The year 743. Mankind was facing extinction at the hands of the Titans that had suddenly appeared at the center stage of history. Where had they come from, and what was their purpose? Some said that they were natural disasters, while others insisted that they were divine retribution. Either way, mankind had been reduced to a simple, clueless prey whose total population had plummeted to 500,000.

I am heavily invested in the Attack on Titan franchise, and I enjoyed this book. If you are as invested as I am, then you will more than likely enjoy this book as much as I did. In fact, you’ve probably already read it.

If you have no idea what the Attack on Titan franchise is, this book is not a good introduction. Give the opening episode of the anime a shot! It’s worth your time, I promise.

This review is for people who have some experience with Attack on Titan and are wondering if the first volume of the Before the Fall light novel series is any good. I think it is! Despite being a bit shallow, it’s a fun read.

The story is set before Isayama Hajime’s original Attack on Titan manga, when the human race has only been living within a massive walled city-state for a few generations. The action of this novel occurs before the events of the Attack on Titan: Before the Fall manga, which adapts the events described in the second and third books in the Before the Fall light novel series.

The first novel in the trilogy is an account of the development of the Three Dimensional Maneuver Gear that allows human beings to fight the giant murderous creatures roaming outside the city walls. This equipment, along with the swords that accompany it, are the work of a young engineer named Angel Aaltonen, who is aided in his efforts by his bright assistant Corina Ilmari and his older colleague Xenophon Harkimo, who specializes in gunpowder and chemical flares. Jorge Piquer, the leader of the Survey Corps military unit specializing in missions outside the walls, is interested in this equipment, hoping that it will allow a human to finally bring down one of the Titans, which are considered immortal. Titans are not the only enemies Angel and Jorge will face, however, as there is considerable political pressure to seal the gate leading outside the wall and thus disband the Survey Corps.

Attack on Titan: Before the Fall is a light novel, and it reads like one. Paragraphs and sentences are short, and the writing is simple and straightforward. There’s also not a great deal of complexity in terms of characterization or character motivations. The reader is assumed to be familiar with the world in which the story is set, so the book doesn’t offer much world building, and nothing is learned that isn’t already covered in the first season of the anime series. As a result of this “lightness,” most of the plot developments in the novel seem too easy. For example, Angel’s inventions are made possible by the discovery of two materials in the lands enclosed by the walls: Iron Bamboo, which is strong and durable despite being light and flexible, and Iceburst Stone, which provides an endless supply of steam energy under certain conditions. Both of these materials are impossibly convenient, and Angel’s team experiences almost no hardship in learning to manipulate them.

**Required work:**
[1] Decide whether each statement agrees with the review: (a) the reviewer calls the book a good introduction for newcomers to the franchise, (b) Xenophon Harkimo specializes in gunpowder and chemical flares, (c) the novel offers a great deal of world building. Answer yes or no for each and quote the words of the review that settle it.
[2] Please write out the passage of the review from "I am heavily" to "a fun read.".

**Excerpted data:**
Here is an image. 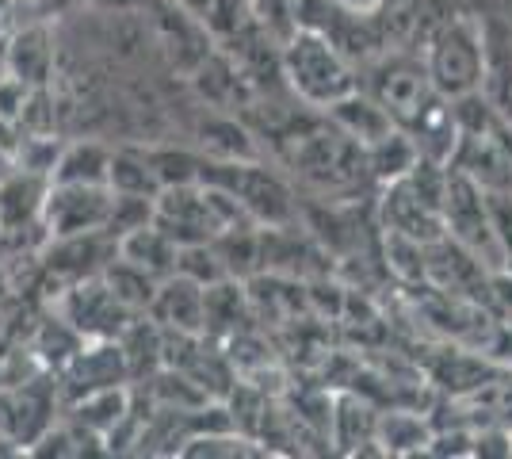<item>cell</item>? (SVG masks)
I'll return each mask as SVG.
<instances>
[{"instance_id": "obj_5", "label": "cell", "mask_w": 512, "mask_h": 459, "mask_svg": "<svg viewBox=\"0 0 512 459\" xmlns=\"http://www.w3.org/2000/svg\"><path fill=\"white\" fill-rule=\"evenodd\" d=\"M111 207H115V192L107 184H54L43 199V222L54 241L85 238V234L107 230Z\"/></svg>"}, {"instance_id": "obj_12", "label": "cell", "mask_w": 512, "mask_h": 459, "mask_svg": "<svg viewBox=\"0 0 512 459\" xmlns=\"http://www.w3.org/2000/svg\"><path fill=\"white\" fill-rule=\"evenodd\" d=\"M104 284L111 287V295H115V299L134 314V310H150L161 280H153V276H146L142 268H134L130 261L119 257V261L104 272Z\"/></svg>"}, {"instance_id": "obj_7", "label": "cell", "mask_w": 512, "mask_h": 459, "mask_svg": "<svg viewBox=\"0 0 512 459\" xmlns=\"http://www.w3.org/2000/svg\"><path fill=\"white\" fill-rule=\"evenodd\" d=\"M150 310L161 326L176 329L180 337L184 333H199V329H207V287L176 272V276L157 284Z\"/></svg>"}, {"instance_id": "obj_4", "label": "cell", "mask_w": 512, "mask_h": 459, "mask_svg": "<svg viewBox=\"0 0 512 459\" xmlns=\"http://www.w3.org/2000/svg\"><path fill=\"white\" fill-rule=\"evenodd\" d=\"M203 184H214V188L230 192L253 222H287L291 211H295L287 184L276 173L253 165V161H214V165H203Z\"/></svg>"}, {"instance_id": "obj_1", "label": "cell", "mask_w": 512, "mask_h": 459, "mask_svg": "<svg viewBox=\"0 0 512 459\" xmlns=\"http://www.w3.org/2000/svg\"><path fill=\"white\" fill-rule=\"evenodd\" d=\"M279 62H283V77L291 81V88L314 108H333L337 100L360 88L352 58L318 27H299L283 43Z\"/></svg>"}, {"instance_id": "obj_6", "label": "cell", "mask_w": 512, "mask_h": 459, "mask_svg": "<svg viewBox=\"0 0 512 459\" xmlns=\"http://www.w3.org/2000/svg\"><path fill=\"white\" fill-rule=\"evenodd\" d=\"M482 27V96L512 123V16L490 12Z\"/></svg>"}, {"instance_id": "obj_9", "label": "cell", "mask_w": 512, "mask_h": 459, "mask_svg": "<svg viewBox=\"0 0 512 459\" xmlns=\"http://www.w3.org/2000/svg\"><path fill=\"white\" fill-rule=\"evenodd\" d=\"M119 257L134 268H142L153 280H169V276H176V264H180V245L157 222H146V226L119 238Z\"/></svg>"}, {"instance_id": "obj_10", "label": "cell", "mask_w": 512, "mask_h": 459, "mask_svg": "<svg viewBox=\"0 0 512 459\" xmlns=\"http://www.w3.org/2000/svg\"><path fill=\"white\" fill-rule=\"evenodd\" d=\"M107 188H111L115 196L157 199V192H161V180H157V169H153L150 157H142V153H130V150H119V153H111Z\"/></svg>"}, {"instance_id": "obj_8", "label": "cell", "mask_w": 512, "mask_h": 459, "mask_svg": "<svg viewBox=\"0 0 512 459\" xmlns=\"http://www.w3.org/2000/svg\"><path fill=\"white\" fill-rule=\"evenodd\" d=\"M329 115H333V127L337 131H344L352 142H360L363 150L367 146H375V142H383L386 134L398 131V123L390 119V111L371 96V92H352V96H344V100H337L333 108H325Z\"/></svg>"}, {"instance_id": "obj_13", "label": "cell", "mask_w": 512, "mask_h": 459, "mask_svg": "<svg viewBox=\"0 0 512 459\" xmlns=\"http://www.w3.org/2000/svg\"><path fill=\"white\" fill-rule=\"evenodd\" d=\"M180 8L195 16V20H214V8H218V0H180Z\"/></svg>"}, {"instance_id": "obj_2", "label": "cell", "mask_w": 512, "mask_h": 459, "mask_svg": "<svg viewBox=\"0 0 512 459\" xmlns=\"http://www.w3.org/2000/svg\"><path fill=\"white\" fill-rule=\"evenodd\" d=\"M425 69L444 100H463L482 92V27L470 16H455L428 35Z\"/></svg>"}, {"instance_id": "obj_11", "label": "cell", "mask_w": 512, "mask_h": 459, "mask_svg": "<svg viewBox=\"0 0 512 459\" xmlns=\"http://www.w3.org/2000/svg\"><path fill=\"white\" fill-rule=\"evenodd\" d=\"M107 169H111V150L96 142H77L58 157L50 180L54 184H107Z\"/></svg>"}, {"instance_id": "obj_3", "label": "cell", "mask_w": 512, "mask_h": 459, "mask_svg": "<svg viewBox=\"0 0 512 459\" xmlns=\"http://www.w3.org/2000/svg\"><path fill=\"white\" fill-rule=\"evenodd\" d=\"M371 96L413 138L451 104V100H444L436 92L425 62H413V58H383L379 69H375V77H371Z\"/></svg>"}]
</instances>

**Answers to the exercise:**
[1]
(a) No: "this book is not a good introduction."
(b) Yes: "who specializes in gunpowder and chemical flares."
(c) No: "the book doesn’t offer much world building."

[2]
I am heavily invested in the Attack on Titan franchise, and I enjoyed this book. If you are as invested as I am, then you will more than likely enjoy this book as much as I did. In fact, you’ve probably already read it.

If you have no idea what the Attack on Titan franchise is, this book is not a good introduction. Give the opening episode of the anime a shot! It’s worth your time, I promise.

This review is for people who have some experience with Attack on Titan and are wondering if the first volume of the Before the Fall light novel series is any good. I think it is! Despite being a bit shallow, it’s a fun read.